* _Exercise prompt_: Count how many lines in the listing below contain the word "pixel", treating uppercase and lowercase as different. Reply with only the number.
━━━━━ Input data ━━━━━
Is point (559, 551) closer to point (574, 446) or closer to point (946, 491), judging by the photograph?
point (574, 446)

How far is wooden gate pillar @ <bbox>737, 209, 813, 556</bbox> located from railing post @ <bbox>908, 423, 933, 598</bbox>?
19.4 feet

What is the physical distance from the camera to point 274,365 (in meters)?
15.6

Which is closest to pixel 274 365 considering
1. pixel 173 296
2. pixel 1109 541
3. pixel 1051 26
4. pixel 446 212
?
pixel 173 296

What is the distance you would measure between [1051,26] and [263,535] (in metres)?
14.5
━━━━━
━━━━━ Input data ━━━━━
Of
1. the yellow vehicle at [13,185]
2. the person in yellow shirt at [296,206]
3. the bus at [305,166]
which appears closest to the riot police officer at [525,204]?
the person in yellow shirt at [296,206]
━━━━━
* _Answer_: 6